His words hung in the air like heavy fog until they seeped into my brain, swirling in there until I could think of what to say.

“It doesn’t mean anything. I’d have to be blind not to be attracted to you, Jordy.” And deaf, and with no sense of smell or any brain function whatsoever. “And I’m not blind. You’re… Gorgeous. And smart and funny and sweet. Of course I want to be around you. It’s not some cosmic mystery.”

Why those feelings were mutual and he wanted to constantly be around me was a cosmic mystery, but leaving that part out made my argument a little more feasible.

When he didn’t answer for a long time, I was forced to glance away from the road to look at him.

“What?” I asked, immediately snapping my eyes back to the road. His syrupy sweet expression was going to make my dick hard. And that was the last thing I wanted when trapped in a tiny inescapable space with him.

“Nothing,” he said quickly, probably sensing the mild panic in my voice.

It seemed like as soon as he could tell I was upset, he shifted into this perfect little comforting presence to calm me down, even if it was just for a second.

The logical part of my brain knew that was exactly what I needed in a partner, but life just couldn’t be that easy.

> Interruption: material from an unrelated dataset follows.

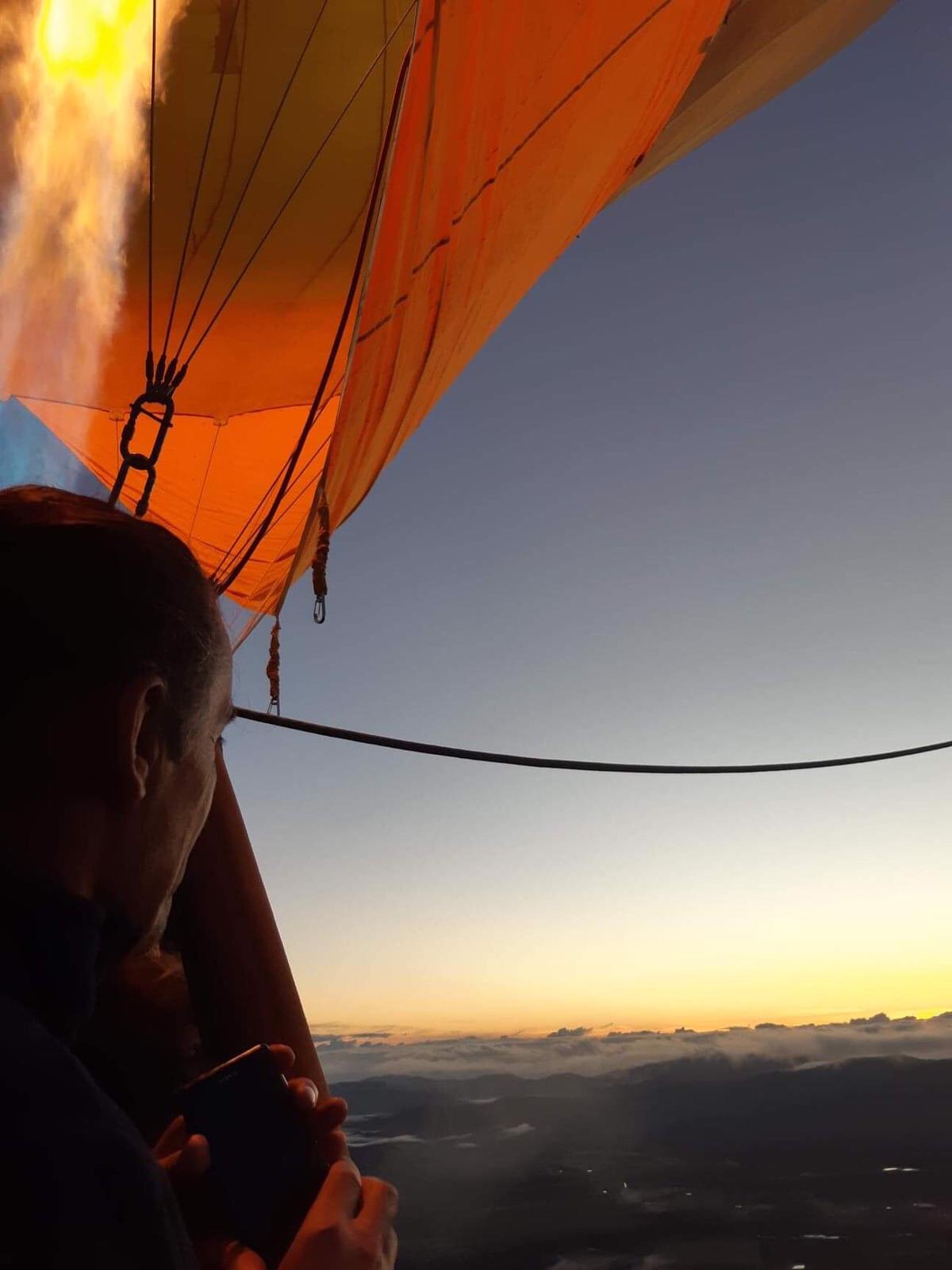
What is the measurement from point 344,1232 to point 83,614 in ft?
1.07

“It’s just nice. I’m really glad you feel that way about me. ”

“Well, I’m not,” I couldn’t help but answer gruffly.

“I know,” he said, but the lovely smile didn’t fade from his pretty face. “We’ll work on it.”

Was that his master plan? To spend the weekend working on me and wearing me down until I gave in to what he wanted? My immediate response was that I had to be strong and be sure not to let myself go. But a tiny part of me, that I almost didn’t want to admit existed, was excited to let him try.

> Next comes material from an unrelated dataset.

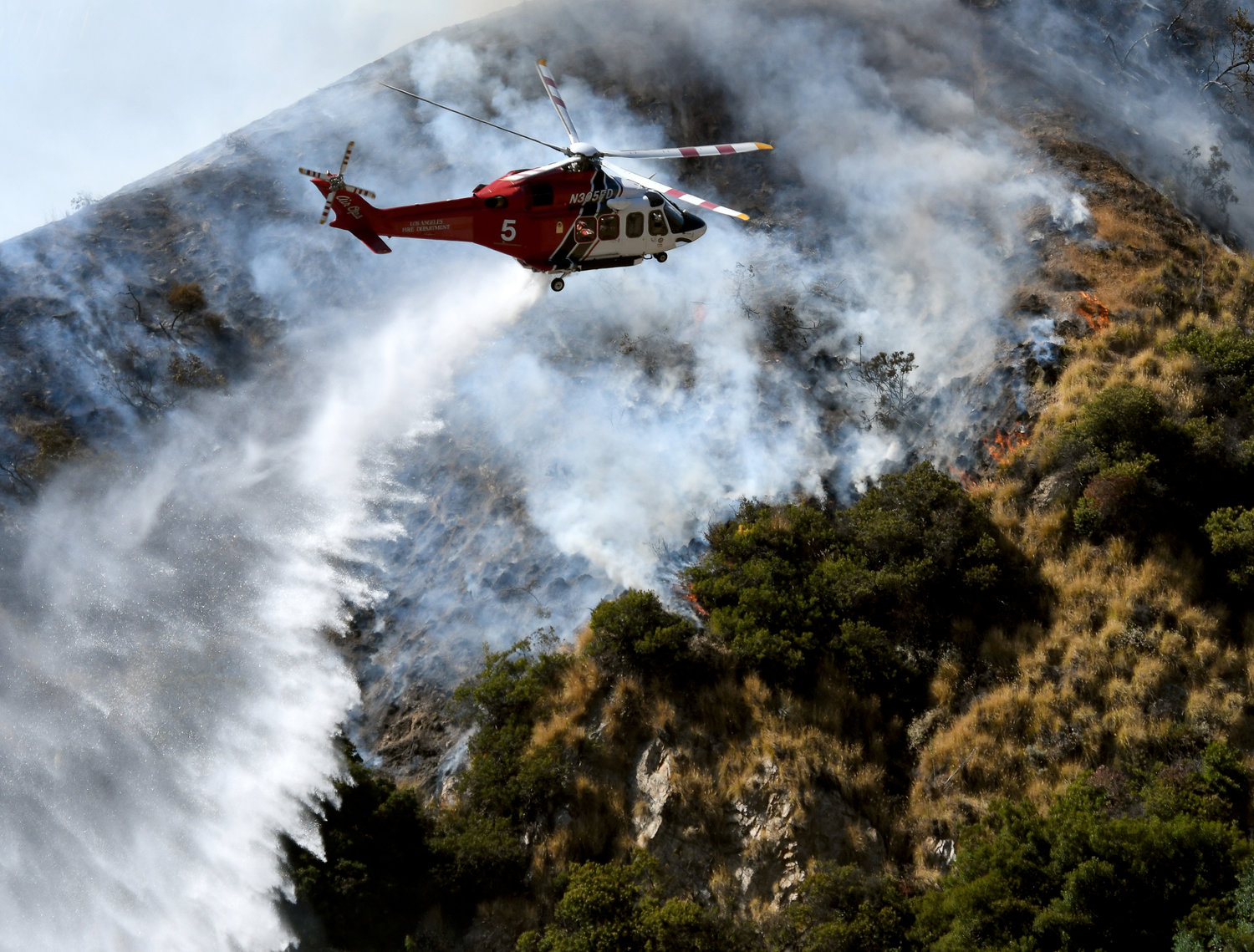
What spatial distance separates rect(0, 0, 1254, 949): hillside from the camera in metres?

The rest of the ride was easy. We just talked about mutual acquaintances and TV shows we were both watching and what he wanted to do at the beach.

I wished it could always be like this between us, because I did feel comfortable and at ease with him, when I wasn’t trying to deny and avoid acting on my obsession.

He had this really cute habit of reading out road signs and billboards as we passed them.

If it had been anyone else, I was sure I would have been annoyed.

But he was just so genuine and enthusiastic, I couldn’t help but find it endearing.

But as we got close to the city, there was one giant billboard that featured an array of ocean creatures on it.

“Oldport Aquarium, discover the wonder,” he said, then paused. When I glanced over, his eyebrows were furrowed together and his expression was subdued. “I didn’t know there was an aquarium here.”

“Me neither,” I answered, just so the silence wasn’t so heavy and tense.

It was before I’d met him, of course, but I knew the aquarium in our city was the last place he’d been able to go out and have fun with his mom before the cancer had gotten really bad.

And she’d gotten him the stuffed clownfish in the souvenir shop on their way out. “Do you… Want to go?”

I didn’t know if it was okay for me to ask that, but I had to say something.